The importance of regular family activities to share ideas and find out "what's happening" is a great way for a parent to be involved, discuss rules, monitor activities and friends, and be a good role model. The benefits of eating together will last long after your meal ends, especially if you make family mealtimes a regular activity. Take the family meal off the endangered species list and move it back to the VIP list!

SOURCE: http://family.samhsa.gov/get/mealtime.aspx

Monday, December 6, 2010

Saying Thank You to Your Child’s Teacher

I am blessed to work in a school filled with generous parents. Each winter holiday and every end-of-the-year party brings lovely gifts. Yet, as much as I enjoy the gift cards to fine restaurants and great stores, it’s the words accompanying the gifts that mean the most.

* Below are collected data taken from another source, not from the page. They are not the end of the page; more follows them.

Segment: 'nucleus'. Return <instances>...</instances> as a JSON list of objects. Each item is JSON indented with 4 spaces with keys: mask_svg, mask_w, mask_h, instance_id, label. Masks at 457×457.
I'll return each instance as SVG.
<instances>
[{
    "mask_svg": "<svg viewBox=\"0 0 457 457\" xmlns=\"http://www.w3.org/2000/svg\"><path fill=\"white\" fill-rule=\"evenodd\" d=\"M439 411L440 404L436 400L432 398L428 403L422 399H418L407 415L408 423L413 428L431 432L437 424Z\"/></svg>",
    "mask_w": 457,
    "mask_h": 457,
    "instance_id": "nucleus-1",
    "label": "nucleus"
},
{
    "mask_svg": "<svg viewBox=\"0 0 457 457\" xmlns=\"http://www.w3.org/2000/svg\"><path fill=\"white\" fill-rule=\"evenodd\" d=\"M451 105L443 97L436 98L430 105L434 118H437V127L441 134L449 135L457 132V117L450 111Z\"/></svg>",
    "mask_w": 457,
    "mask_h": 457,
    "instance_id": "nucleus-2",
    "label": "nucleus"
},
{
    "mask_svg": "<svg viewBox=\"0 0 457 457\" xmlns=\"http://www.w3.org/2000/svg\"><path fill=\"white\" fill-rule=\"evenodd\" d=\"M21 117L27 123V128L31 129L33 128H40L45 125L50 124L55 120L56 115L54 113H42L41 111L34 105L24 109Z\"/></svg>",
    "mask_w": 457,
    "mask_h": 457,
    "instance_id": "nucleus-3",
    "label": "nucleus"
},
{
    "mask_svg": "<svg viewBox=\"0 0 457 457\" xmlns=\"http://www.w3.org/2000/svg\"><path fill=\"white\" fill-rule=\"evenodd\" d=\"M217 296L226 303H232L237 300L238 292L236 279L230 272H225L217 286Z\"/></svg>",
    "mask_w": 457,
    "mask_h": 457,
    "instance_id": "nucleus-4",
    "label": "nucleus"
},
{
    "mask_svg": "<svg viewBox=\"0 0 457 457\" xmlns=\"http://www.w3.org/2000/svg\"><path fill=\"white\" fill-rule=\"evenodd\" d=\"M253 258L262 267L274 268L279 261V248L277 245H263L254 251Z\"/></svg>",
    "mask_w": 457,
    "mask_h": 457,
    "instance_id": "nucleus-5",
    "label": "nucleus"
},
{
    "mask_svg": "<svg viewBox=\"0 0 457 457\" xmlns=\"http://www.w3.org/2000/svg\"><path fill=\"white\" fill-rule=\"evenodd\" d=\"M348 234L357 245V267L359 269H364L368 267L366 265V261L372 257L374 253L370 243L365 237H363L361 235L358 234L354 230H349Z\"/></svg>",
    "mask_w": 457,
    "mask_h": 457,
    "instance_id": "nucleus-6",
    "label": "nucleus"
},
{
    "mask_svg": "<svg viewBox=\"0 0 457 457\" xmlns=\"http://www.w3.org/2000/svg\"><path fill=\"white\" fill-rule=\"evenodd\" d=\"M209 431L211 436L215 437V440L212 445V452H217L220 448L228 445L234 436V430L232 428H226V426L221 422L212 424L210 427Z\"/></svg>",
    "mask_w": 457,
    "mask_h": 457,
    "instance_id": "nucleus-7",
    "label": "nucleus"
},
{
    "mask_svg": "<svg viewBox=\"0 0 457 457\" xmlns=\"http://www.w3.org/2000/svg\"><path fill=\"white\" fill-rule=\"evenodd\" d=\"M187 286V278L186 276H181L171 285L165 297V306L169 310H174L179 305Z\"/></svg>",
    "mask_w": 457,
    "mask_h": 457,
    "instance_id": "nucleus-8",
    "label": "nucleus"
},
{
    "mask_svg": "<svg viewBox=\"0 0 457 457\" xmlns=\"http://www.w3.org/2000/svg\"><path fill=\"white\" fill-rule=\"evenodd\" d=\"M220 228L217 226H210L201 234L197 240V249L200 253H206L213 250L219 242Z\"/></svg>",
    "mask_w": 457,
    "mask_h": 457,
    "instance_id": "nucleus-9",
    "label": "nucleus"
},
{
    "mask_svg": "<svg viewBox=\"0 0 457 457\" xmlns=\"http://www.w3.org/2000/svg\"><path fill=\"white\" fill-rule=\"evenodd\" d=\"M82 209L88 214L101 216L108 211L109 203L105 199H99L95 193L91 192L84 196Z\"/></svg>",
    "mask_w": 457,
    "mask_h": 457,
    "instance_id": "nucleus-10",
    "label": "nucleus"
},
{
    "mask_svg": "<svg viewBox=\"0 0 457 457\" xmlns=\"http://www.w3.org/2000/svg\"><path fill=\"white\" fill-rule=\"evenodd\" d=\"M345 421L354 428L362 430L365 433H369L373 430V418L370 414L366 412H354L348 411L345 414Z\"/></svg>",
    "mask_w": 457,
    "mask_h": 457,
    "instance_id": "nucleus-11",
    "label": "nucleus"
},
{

Most recently, a parent presented my teaching partner and me with our class gift. Her words were precious. As a first time mom, she said she was constantly amazed by how much her child was learning. At three years old, she thought he’d learn to play with others, but that was just one small part of what he’d accomplished.

Academically, he could point out numbers in the food store aisles, and read the names of every child in his class. But just as important, he started saying thank you when someone held the door open for him, and was proud to clean up his own toys. She couldn’t imagine how rapidly he was growing and learning. She thanked his teachers for lovingly guiding him down this path.

I am always amazed by how much toddlers learn. They are little sponges who are eager to soak up knowledge. I adore my students but I also appreciate when their parents tell us how they feel. I’ll enjoy a good dinner anytime, but it’s their words that make my job worthwhile.

Thursday, December 2, 2010

Sending Your Kids to Sleepaway Camp for One or Two Weeks

Sleepaway camp can be a wonderful experience for children, making new friends while leaving the comforts of home to spread their wings. It is also a big business. Over six million children attend camp each summer, and of the nearly 10,000 camps in the U.S., about 60% are residential, according to The National Camp Association (NCA). Traditionally, kids have spent four or eight weeks at an overnight camp, but economic realities and lifestyle changes have forced many camps to add shorter sessions to their schedules.

“About two years ago, as a response to what families were telling us they needed, we decided to implement two week sessions,” says Dee Billia, Director of Marketing and Public Relations, Appel Farm Arts Camp (www.applefarm.org) in Elmer, NJ. “It’s been a resounding success.”

The downturn in the economy forced some families to cut back on the amount of time they send their kids to camp. Four week sleepaway camps range in cost from $1,700 to $7,000, according to the NCA, while two week sessions run between $1,000 and $4,000. Beyond the economics, shorter sessions are also attractive to younger and first-time campers who may be nervous about leaving home for too long. “It’s an easy way to introduce a child to camp,” explains Billia.

Family obligations, including vacations, have also made shorter sessions popular. “From the parents’ perspective, they are trying to do more in their summer, and shorter sessions facilitate this,” suggests John Jannone, Director, Ballibay for the Fine and Performing Arts, (camp@ballibay.com), in Camptown, PA.

Camps have adapted their programs to make shorter sessions valuable to campers. Appel Farms specializes in the arts, from theater and dance, to recording and photography. Their two-week sessions are offered at the front end of each four-week session, and are tailored to a shorter curriculum.

Yet, not all programs can be carried out successfully in shorter sessions. Jannone points out that two weeks is too short for a completely individual-choice program, or a program that puts on full-length theater and musical theater. “But for focused art, dance, and rock programs, it is a very good length,” he says.

Shorter sessions are trend that is here to stay. “It’s an extremely positive experience,” concludes Billia. “Any time spent at camp is a great way for the children to learn and grow.”